* _Verilen Metin_:
======

"İçtihat Metni"
İNCELENEN KARARIN
MAHKEMESİ : Ankara Bölge Adliye Mahkemesi 23. Hukuk Dairesi
SAYISI : 2022/483 E., 2022/1645 K.
DAVA TARİHİ : 29.07.2020
HÜKÜM/KARAR : Esastan Ret
İLK DERECE MAHKEMESİ : Ankara 9. Asliye Ticaret Mahkemesi
SAYISI : 2020/352 E., 2021/528 K.
Taraflar arasındaki itirazın iptali davasından dolayı yapılan yargılama sonunda İlk Derece Mahkemesince davanın usulden reddine karar verilmiştir.
Kararın taraf vekillerince istinaf edilmesi üzerine, Bölge Adliye Mahkemesince başvuruların esastan reddine karar verilmiştir.

======

* _Kayıt Alıntıları_:
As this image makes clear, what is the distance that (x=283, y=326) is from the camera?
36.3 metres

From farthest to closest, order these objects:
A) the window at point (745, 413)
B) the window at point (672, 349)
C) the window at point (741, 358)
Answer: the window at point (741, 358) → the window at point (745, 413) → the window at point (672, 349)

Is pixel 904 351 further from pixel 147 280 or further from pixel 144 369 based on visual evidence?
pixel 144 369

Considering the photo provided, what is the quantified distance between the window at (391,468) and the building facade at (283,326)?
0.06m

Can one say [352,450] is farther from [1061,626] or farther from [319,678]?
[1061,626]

======

* _Yapılacak İşler_:
1. Karar metninin "İNCELENEN KARARIN" ifadesinden başlayıp "usulden reddine karar verilmiştir." ifadesi de dahil olmak üzere olan kısmını, "Esastan Ret" ifadesini "Esastan Kabul" olarak değiştirip yeniden yazın.
2. Karar metnine göre Bölge Adliye Mahkemesi bu davada hangi gelişme üzerine karar vermiştir ve verdiği karar nedir?
Materyalin karar metniyle hiçbir ilgisi yoktur.

* _Yanıtlar_:
1.
İNCELENEN KARARIN
MAHKEMESİ : Ankara Bölge Adliye Mahkemesi 23. Hukuk Dairesi
SAYISI : 2022/483 E., 2022/1645 K.
DAVA TARİHİ : 29.07.2020
HÜKÜM/KARAR : Esastan Kabul
İLK DERECE MAHKEMESİ : Ankara 9. Asliye Ticaret Mahkemesi
SAYISI : 2020/352 E., 2021/528 K.
Taraflar arasındaki itirazın iptali davasından dolayı yapılan yargılama sonunda İlk Derece Mahkemesince davanın usulden reddine karar verilmiştir.

2. İlk Derece Mahkemesi davanın usulden reddine karar verdi. Bu karar taraf vekillerince istinaf edildi. Bunun üzerine Bölge Adliye Mahkemesi başvuruların esastan reddine karar verdi.